HBO's "Carnivale" (9 p.m. Sunday) is one weird show. In its first season, I initially found its complex plots intriguing, but as the season wore on, the show became convoluted, confusing and tiresome.

In part this was due to having two-headed leadership behind the scenes in the form of the show's creator, Daniel Knauf, and veteran show runner, Ron Moore.

Moore has left to run the new "Battlestar Galactica," which should allow one vision -- Knauf's -- to prevail on "Carnivale." And that should mean the series, which begins its second season Sunday, will improve.

The first two episodes of the new season are less obtuse than some first-season episodes, but they still haven't drawn me into the series the way the first four episodes of season one did.

Sunday's season premiere picks up where the cliffhanger left off, revealing the fates of several characters.

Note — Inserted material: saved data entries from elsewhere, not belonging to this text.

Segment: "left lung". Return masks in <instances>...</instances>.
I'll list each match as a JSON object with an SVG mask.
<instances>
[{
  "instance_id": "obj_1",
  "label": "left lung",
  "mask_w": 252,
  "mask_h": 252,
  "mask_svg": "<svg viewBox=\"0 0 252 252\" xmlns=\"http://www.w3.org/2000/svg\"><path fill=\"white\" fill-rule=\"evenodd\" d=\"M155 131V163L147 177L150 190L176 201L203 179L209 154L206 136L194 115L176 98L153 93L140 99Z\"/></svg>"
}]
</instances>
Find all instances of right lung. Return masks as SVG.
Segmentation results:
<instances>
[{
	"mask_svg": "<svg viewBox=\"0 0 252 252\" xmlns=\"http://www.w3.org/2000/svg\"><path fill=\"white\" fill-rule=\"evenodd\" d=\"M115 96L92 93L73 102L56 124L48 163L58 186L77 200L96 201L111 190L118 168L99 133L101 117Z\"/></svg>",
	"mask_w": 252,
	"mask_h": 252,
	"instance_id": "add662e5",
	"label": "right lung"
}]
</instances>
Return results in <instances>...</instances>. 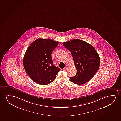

Set in the Great Depression-era dust bowl, the series follows two primary opposing characters who have yet to meet. Ben Hawkins (Nick Stahl) is an 18-year-old fugitive who works for the traveling carnival and has the power to heal by touch. His opposite, the evil Brother Justin (Clancy Brown), is a Methodist minister with a radio show.

The Carnival's mostly unseen Management (voice of Linda Hunt) orders Ben to track down his father, Hank Scudder (John Savage); Justin has the same goal and aims to accomplish it with the help of an "apostle," a prison inmate named Varlyn Stroud (John Carroll Lynch).

Swissvale native William Schmidt, now a co-executive producer on "Carnivale," wrote the Jan. 16 episode that finds Justin getting some body work done.

The new season of "Carnivale" continues to showcase the series' potential, but it still doesn't live up to the show's enormous promise. It's a cryptic series full of mysteries and that should suck viewers in. But I've yet to feel the full effects of its gravitational pull, which is disappointing because, as they said so often on "The X-Files," I want to believe.